_PAGE EXCERPT_
Hacker News new | ask | show | jobs
by otter-in-a-suit 634 days ago
Author here. This decision went through all proper architecture channels, including talks with our engineers, proof of concepts and the like.

I’ve been doing this too long to shoehorn in my pet languages if I didn’t think they’re a good fit. And I think that scala/FP + Flink _is_ a good fit for this use case.

We did also explore the go ecosystem fwiw - the options there are limited (especially around the data tooling like iceberg) and go is simply not a language that’s popular enough in the data world.

Python’s typing system (or lack thereof) is a huge hinderance in this space in general (imo), and Java didn’t cause many happy faces on the Eng team either, but it’s certainly an option. I just find FP semantics a better fit for data / streaming work (lots of map and flat map anyways), and Scala makes that easy.

Also no cats/zio - just some tangles final _inspired_ composition and type classes. Not too difficult to reason about, not using any obscure patterns. I even mutate references sometimes. :-)

3 comments

I'm assuming the parent commenter hasn't worked in data/spark before either. The functional rabbit hole goes WAY deeper than even just cats et al, and Scala and spark themselves both encourage a fair amount of functional-style code on their own.
Could you speak to how you're interfacing scala with flink? I looked into using scala with flink a while back, and stopped when I found out that the scala API was deprecated.
scala? why not haskell instead?
Spark is written in scala and Scala is its first-class language - other languages suffer from either second-class APIs (Java) or suffer from codec/serde overhead (pyspark) (though pyspark actually also is missing a few APIs that scala has, as well).
Not assuming you’re serious, but in any case: the reason is the JVM (+ Scala) ecosystem in the data space.
FWIW, I do believe there is a serious case to be made for Haskell… But it’s probably beyond the scope of this context / would require changing many other decisions.

If integrating with java tools was important then personally I’d ask “why not Clojure”.

:)

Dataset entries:
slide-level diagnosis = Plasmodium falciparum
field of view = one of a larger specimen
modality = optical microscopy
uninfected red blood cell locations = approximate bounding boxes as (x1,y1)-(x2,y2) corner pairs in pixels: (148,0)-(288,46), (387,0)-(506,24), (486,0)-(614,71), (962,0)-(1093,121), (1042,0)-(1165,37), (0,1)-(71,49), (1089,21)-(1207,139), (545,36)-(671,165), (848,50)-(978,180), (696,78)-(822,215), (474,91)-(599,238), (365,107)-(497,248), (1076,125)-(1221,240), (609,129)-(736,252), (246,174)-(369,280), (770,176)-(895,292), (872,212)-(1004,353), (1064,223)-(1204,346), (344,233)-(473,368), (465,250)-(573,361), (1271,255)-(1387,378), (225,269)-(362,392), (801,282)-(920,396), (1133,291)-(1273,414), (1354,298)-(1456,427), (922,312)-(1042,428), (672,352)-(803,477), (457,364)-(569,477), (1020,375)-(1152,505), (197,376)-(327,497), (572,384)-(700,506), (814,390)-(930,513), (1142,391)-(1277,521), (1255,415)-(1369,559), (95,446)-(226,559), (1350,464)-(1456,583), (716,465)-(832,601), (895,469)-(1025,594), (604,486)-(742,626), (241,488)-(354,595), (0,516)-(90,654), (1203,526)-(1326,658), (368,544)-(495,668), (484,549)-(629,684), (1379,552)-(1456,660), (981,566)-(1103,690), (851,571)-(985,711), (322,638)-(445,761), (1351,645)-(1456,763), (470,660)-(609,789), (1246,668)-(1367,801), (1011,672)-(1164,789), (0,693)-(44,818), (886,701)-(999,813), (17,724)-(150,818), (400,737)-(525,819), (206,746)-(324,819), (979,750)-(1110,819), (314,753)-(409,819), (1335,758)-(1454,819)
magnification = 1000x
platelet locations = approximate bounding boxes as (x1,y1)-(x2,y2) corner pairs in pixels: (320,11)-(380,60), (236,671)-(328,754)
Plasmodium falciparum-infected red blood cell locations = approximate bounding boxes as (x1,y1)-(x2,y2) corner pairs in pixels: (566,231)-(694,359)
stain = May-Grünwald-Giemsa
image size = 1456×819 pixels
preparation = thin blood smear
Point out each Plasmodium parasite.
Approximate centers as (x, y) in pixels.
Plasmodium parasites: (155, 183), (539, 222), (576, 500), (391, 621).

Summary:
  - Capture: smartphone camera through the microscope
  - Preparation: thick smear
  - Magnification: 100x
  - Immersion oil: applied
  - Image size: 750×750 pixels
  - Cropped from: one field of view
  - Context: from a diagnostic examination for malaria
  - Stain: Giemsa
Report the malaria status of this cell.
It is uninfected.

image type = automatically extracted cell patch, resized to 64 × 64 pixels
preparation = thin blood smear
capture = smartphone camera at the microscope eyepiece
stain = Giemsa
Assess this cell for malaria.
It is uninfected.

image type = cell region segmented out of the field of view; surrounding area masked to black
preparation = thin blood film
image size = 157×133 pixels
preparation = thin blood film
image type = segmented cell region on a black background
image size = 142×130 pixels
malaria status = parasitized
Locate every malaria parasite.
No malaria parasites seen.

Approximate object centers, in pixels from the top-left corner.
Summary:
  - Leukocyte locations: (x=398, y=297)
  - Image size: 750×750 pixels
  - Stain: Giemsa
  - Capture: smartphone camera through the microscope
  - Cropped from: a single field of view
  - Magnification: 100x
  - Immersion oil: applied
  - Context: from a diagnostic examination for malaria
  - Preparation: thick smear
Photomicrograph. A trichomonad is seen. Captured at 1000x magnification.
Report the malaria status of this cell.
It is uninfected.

_PROMPT 1_
In the Hacker News thread, what reasons does the author give for not choosing the Go ecosystem?
_PROMPT 2_
Reproduce the Hacker News thread from "Spark is written" to "has, as well).".
The records are not needed for any of this work.

_RESPONSE 1_
Its options are limited, especially around data tooling like Iceberg, and Go is not popular enough in the data world.

_RESPONSE 2_
Spark is written in scala and Scala is its first-class language - other languages suffer from either second-class APIs (Java) or suffer from codec/serde overhead (pyspark) (though pyspark actually also is missing a few APIs that scala has, as well).